A global watermark involves the 'water' in the many world-wide Flood legends of a few survivors in a boat.
A global watermark in this context refers to physical evidence of the entire earth being submerged, not assorted flood myths. There is compelling physical evidence both that this flood never occurred and that the ark also couldn't have existed (impossible to collect the animals, craft impossible to build without the technology Ken Ham had including 1000s of men, cranes, trucks bringing, and metal fasteners, and more). There isn't enough water on the earth including atmospheric water, aquifers, glaciers, etc. to submerge all dry land, and if there were, all land would be submerged now.
Biblical faith is Not credulity (blind faith) but 'confidence' in Scripture as Jesus had put his faith, his belief.
Confidence without sufficient supporting evidence is credulity. Belief can broadly be divided into two parts - that which is sufficiently supported by evidence and that which isn't. What you are describing is the latter, and believing in that manner is the very definition of credulity.
If that juror in question was undecided, then he is an agnostic not an atheist. If someone off the street who didn't even know what the trial was about was to be called a juror, then that's ridiculous. That is what is happening when an atheist claims people who don't even know what the question is, like young children, are atheists.
If we want to make the metaphor apt, we ask the question, "Do you believe the defendant is guilty?" Those who say yes play the role of the theist. Those who say no, the atheist. The latter group will include those who think the defendant is innocent and vote not guilty, those who can't decide and vote not guilty, and those who never heard of the defendant or the trial.
One can see that the most pragmatic way to group these four groups is into those who say guilty and those who don't think the defendant belongs in prison. To go on about the people who never heard about the trial and insist that they not be grouped with people who do not see guilt seems like a battle not worth fighting. What difference does it make if all unbelievers are called atheist? I suggest an answer to this question below.

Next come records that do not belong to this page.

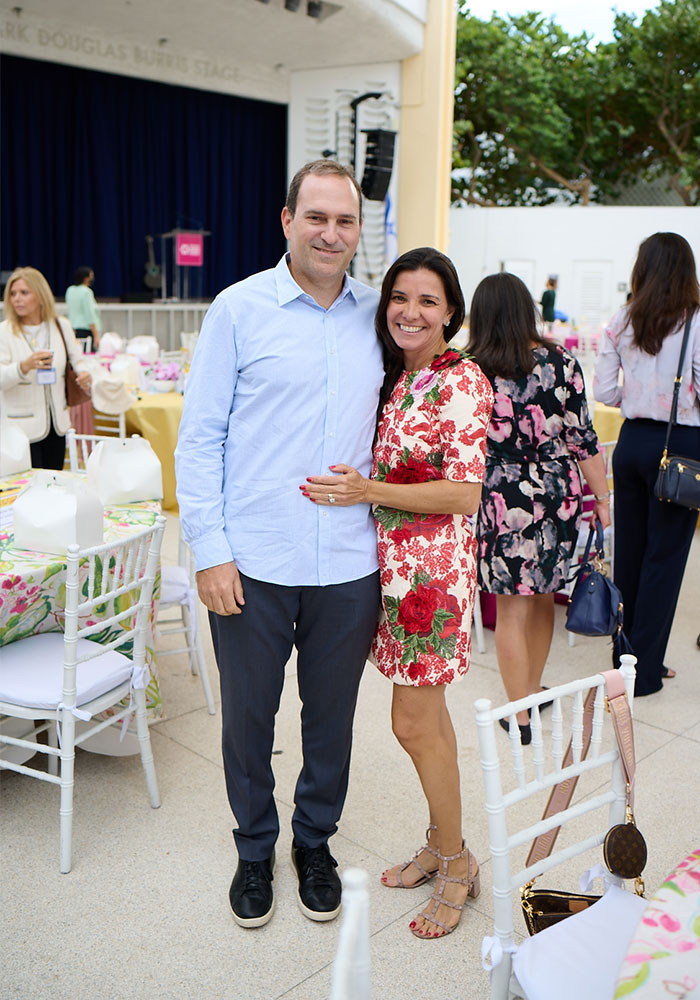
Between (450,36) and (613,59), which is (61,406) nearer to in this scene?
(450,36)

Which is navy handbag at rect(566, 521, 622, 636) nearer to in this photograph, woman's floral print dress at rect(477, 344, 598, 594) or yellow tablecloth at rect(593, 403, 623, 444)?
woman's floral print dress at rect(477, 344, 598, 594)

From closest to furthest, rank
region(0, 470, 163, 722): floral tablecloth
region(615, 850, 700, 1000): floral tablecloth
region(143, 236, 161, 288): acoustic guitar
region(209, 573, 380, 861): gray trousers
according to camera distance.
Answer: region(615, 850, 700, 1000): floral tablecloth → region(209, 573, 380, 861): gray trousers → region(0, 470, 163, 722): floral tablecloth → region(143, 236, 161, 288): acoustic guitar

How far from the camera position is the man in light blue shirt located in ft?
5.97

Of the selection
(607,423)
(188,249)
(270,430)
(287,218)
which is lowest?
(607,423)

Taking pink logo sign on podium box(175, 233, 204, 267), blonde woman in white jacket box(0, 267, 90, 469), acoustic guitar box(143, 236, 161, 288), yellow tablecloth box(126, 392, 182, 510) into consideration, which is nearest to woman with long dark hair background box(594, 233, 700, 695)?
blonde woman in white jacket box(0, 267, 90, 469)

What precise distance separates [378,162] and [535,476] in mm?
9636

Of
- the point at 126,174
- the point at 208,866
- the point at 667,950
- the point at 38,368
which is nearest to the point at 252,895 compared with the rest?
the point at 208,866

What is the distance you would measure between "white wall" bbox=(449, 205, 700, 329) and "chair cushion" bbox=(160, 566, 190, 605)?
633 inches

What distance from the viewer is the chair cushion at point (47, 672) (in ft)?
7.47

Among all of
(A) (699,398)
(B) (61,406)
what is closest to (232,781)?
(A) (699,398)

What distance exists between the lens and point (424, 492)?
1840 mm

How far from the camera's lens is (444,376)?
1.84 meters

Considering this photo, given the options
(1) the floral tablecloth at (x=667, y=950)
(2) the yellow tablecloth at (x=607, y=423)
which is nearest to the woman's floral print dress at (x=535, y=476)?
(1) the floral tablecloth at (x=667, y=950)

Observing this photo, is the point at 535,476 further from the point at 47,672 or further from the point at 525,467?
the point at 47,672
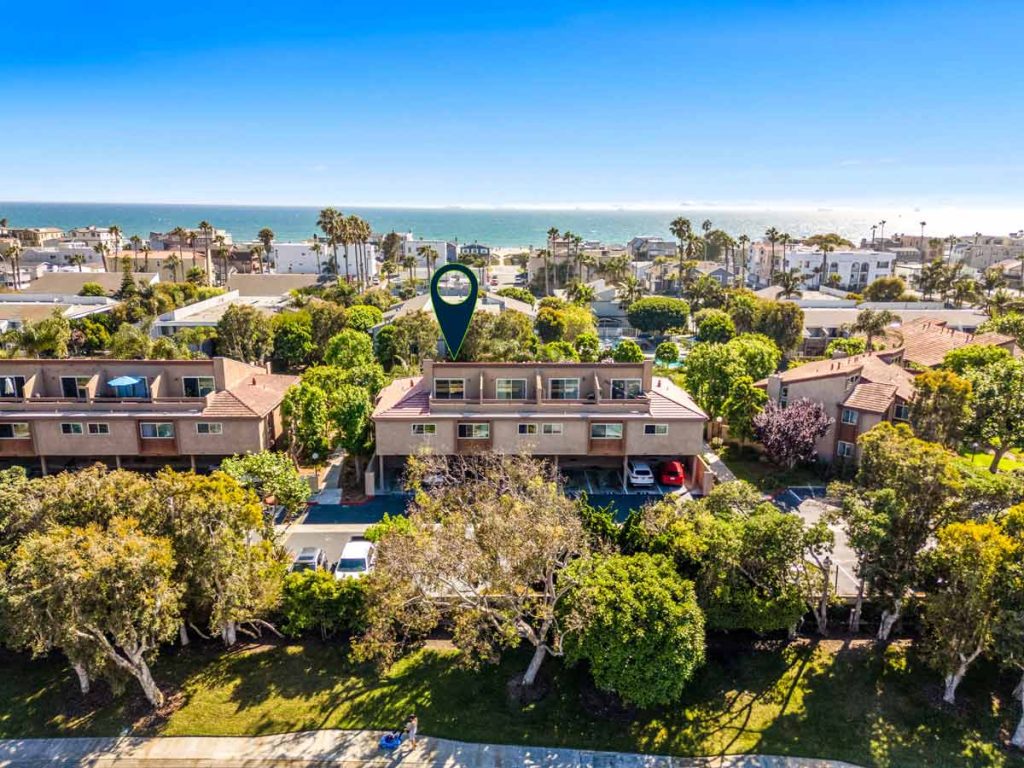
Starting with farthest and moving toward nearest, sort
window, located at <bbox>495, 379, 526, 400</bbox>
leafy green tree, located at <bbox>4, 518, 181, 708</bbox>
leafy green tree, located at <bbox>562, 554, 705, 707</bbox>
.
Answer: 1. window, located at <bbox>495, 379, 526, 400</bbox>
2. leafy green tree, located at <bbox>562, 554, 705, 707</bbox>
3. leafy green tree, located at <bbox>4, 518, 181, 708</bbox>

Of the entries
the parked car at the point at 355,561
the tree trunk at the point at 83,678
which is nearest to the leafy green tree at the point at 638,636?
the parked car at the point at 355,561

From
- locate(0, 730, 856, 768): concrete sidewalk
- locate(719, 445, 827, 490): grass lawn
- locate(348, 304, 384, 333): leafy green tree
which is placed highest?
locate(348, 304, 384, 333): leafy green tree

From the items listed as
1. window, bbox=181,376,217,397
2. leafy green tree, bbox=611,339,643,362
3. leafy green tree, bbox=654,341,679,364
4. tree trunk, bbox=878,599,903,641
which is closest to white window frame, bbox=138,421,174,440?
window, bbox=181,376,217,397

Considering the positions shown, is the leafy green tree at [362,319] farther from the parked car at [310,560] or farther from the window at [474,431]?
the parked car at [310,560]

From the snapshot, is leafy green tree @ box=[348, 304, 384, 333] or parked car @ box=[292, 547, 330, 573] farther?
leafy green tree @ box=[348, 304, 384, 333]

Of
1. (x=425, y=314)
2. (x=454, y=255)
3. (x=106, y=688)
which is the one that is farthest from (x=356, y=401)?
(x=454, y=255)

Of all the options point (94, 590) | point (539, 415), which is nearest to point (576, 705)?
point (94, 590)

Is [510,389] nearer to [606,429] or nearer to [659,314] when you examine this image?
[606,429]

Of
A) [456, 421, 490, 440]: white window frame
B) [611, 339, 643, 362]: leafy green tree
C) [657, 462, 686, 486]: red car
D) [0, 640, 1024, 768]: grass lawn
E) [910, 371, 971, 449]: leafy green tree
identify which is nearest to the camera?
[0, 640, 1024, 768]: grass lawn

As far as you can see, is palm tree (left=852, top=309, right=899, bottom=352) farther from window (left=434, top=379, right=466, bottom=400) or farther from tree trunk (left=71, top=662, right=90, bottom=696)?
tree trunk (left=71, top=662, right=90, bottom=696)
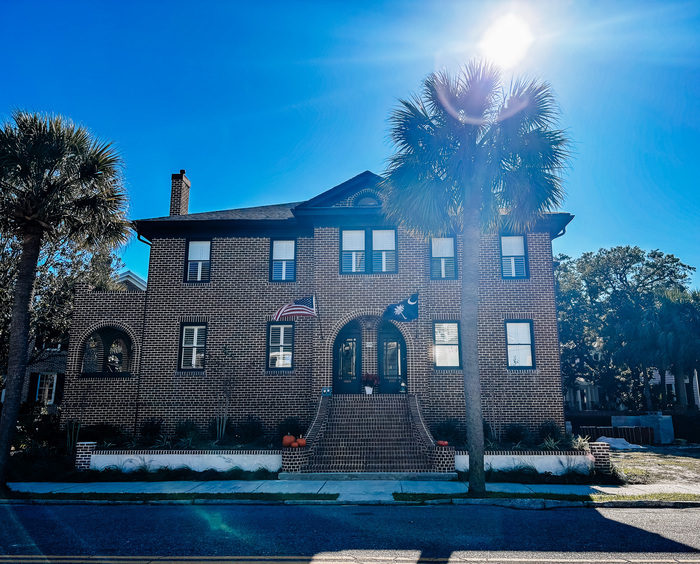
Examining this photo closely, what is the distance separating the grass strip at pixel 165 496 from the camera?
11039 millimetres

What would an atheist answer to question: do you believe God does not exist? (Yes or no)
This atheist answers no for gods in general, yes for logically impossible gods, that is, gods described in mutually exclusive terms, like being perfect, yet making errors that it regrets and attempts to correct.

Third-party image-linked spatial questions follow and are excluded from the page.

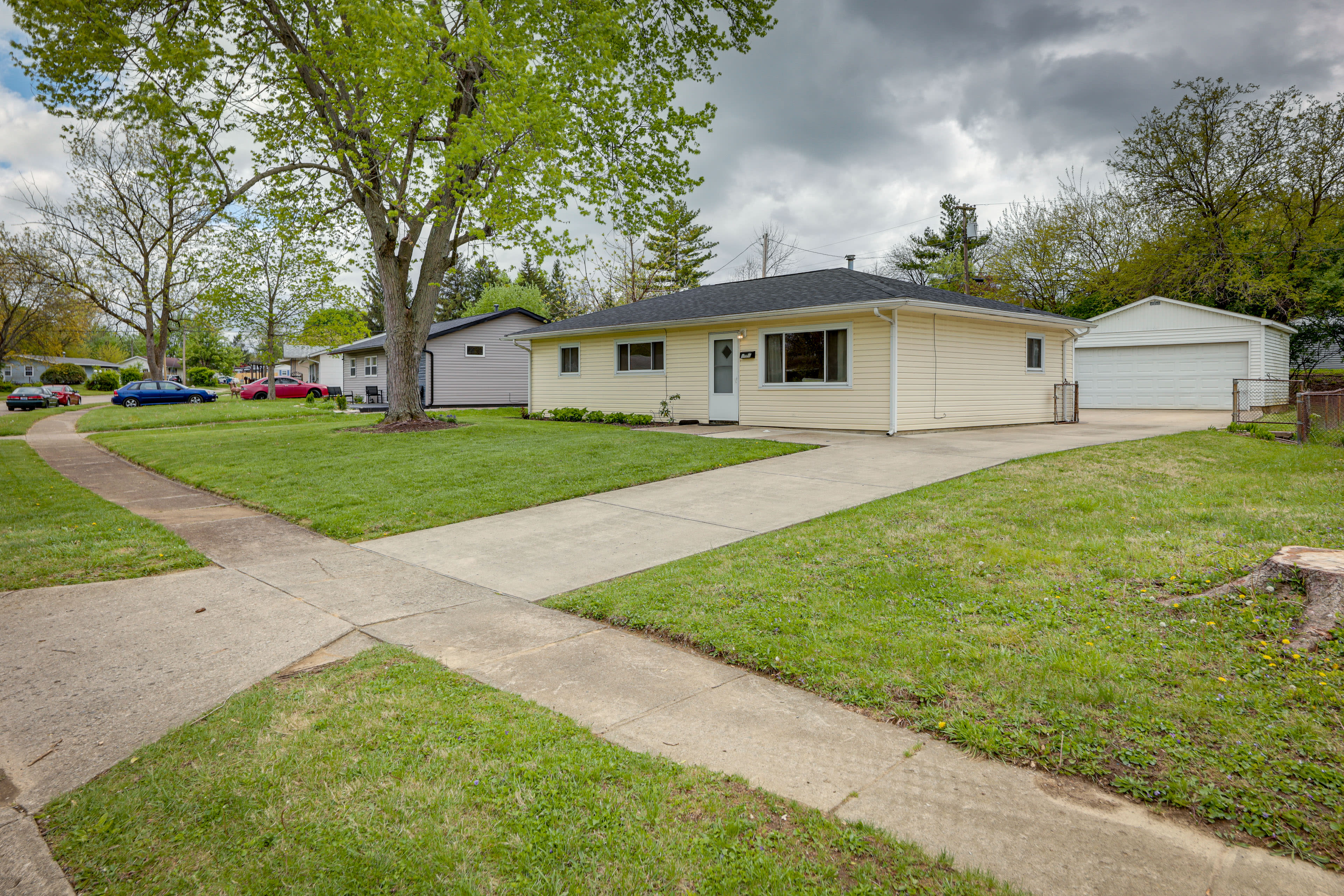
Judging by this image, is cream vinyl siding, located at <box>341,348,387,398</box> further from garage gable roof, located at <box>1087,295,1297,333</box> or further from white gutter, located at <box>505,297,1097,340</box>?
garage gable roof, located at <box>1087,295,1297,333</box>

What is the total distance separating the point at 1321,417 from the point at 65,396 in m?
46.0

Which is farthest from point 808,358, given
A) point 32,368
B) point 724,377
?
point 32,368

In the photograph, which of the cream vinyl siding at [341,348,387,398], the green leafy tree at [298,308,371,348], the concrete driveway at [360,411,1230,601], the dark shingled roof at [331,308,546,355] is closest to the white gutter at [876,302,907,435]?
the concrete driveway at [360,411,1230,601]

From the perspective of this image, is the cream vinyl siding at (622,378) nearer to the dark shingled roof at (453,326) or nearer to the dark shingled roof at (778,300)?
the dark shingled roof at (778,300)

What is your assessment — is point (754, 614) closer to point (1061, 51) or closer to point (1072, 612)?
point (1072, 612)

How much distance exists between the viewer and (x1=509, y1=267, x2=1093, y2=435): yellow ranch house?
1383cm

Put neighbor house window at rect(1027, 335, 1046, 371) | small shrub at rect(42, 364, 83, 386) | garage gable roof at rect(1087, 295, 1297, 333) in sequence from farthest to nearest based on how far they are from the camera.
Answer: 1. small shrub at rect(42, 364, 83, 386)
2. garage gable roof at rect(1087, 295, 1297, 333)
3. neighbor house window at rect(1027, 335, 1046, 371)

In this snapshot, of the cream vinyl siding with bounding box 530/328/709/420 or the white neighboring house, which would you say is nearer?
the cream vinyl siding with bounding box 530/328/709/420

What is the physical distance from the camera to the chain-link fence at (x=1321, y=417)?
1077 cm

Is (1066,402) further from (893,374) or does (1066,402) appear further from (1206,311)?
(1206,311)

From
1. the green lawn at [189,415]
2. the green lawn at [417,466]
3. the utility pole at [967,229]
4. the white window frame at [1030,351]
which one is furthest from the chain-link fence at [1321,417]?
the green lawn at [189,415]

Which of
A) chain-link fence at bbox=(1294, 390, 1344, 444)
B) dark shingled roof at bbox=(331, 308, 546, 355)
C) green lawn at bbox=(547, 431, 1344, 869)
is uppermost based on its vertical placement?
dark shingled roof at bbox=(331, 308, 546, 355)

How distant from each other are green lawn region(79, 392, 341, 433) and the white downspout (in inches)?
559

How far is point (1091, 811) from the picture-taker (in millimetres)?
2260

If you do not believe God exists, isn't it the very same as believing God doesn't exist?
No. Can't you imagine a third position that some people might take that is neither of these? Multiple atheists have articulated that third position in this thread alone.
Like I said. It's all tap dancing and a play on words in an attempt to make others think you are at a higher level than valuing beliefs which you are not.
But you don't understand what is being said, rendering your judgment of the quality of the claim irrelevant. You need to evaluate what is actually being said to be able to decide that it is tap dancing, not what you've changed it into.
You want atheism to be a belief because you want theism to be equally valid and reasonable when it is not.
I agree. Theists have a few reasons to make these arguments, yours being one. Toward that end, many also call science faith and atheism religion. That's to lower critical thinking to the level of faith.
Then, they'll also try to elevate faith to the level of science by presenting "scientific arguments," which convince no skeptics that know the actual science, but reassures theists that their beliefs have a strong empirical foundation. I saw an article from a creationist explaining how man could not be related to the other extant great apes because they have 24 pairs of chromosomes, and man just 23, arguing that dropout of an entire chromosome would be lethal. I'm sure that's compelling to anybody that doesn't know about fused human chromosome 2, but only to them.
I suspect that the need to impose definitions on atheism as they do is to try to make the number of unbelievers appear small and insignificant. Of course, if you include the many euphemisms for atheist, such as skeptic, unbeliever, freethinker, agnostic (in place of agnostic atheist), you get a better sense of how many people live outside of theism and religion.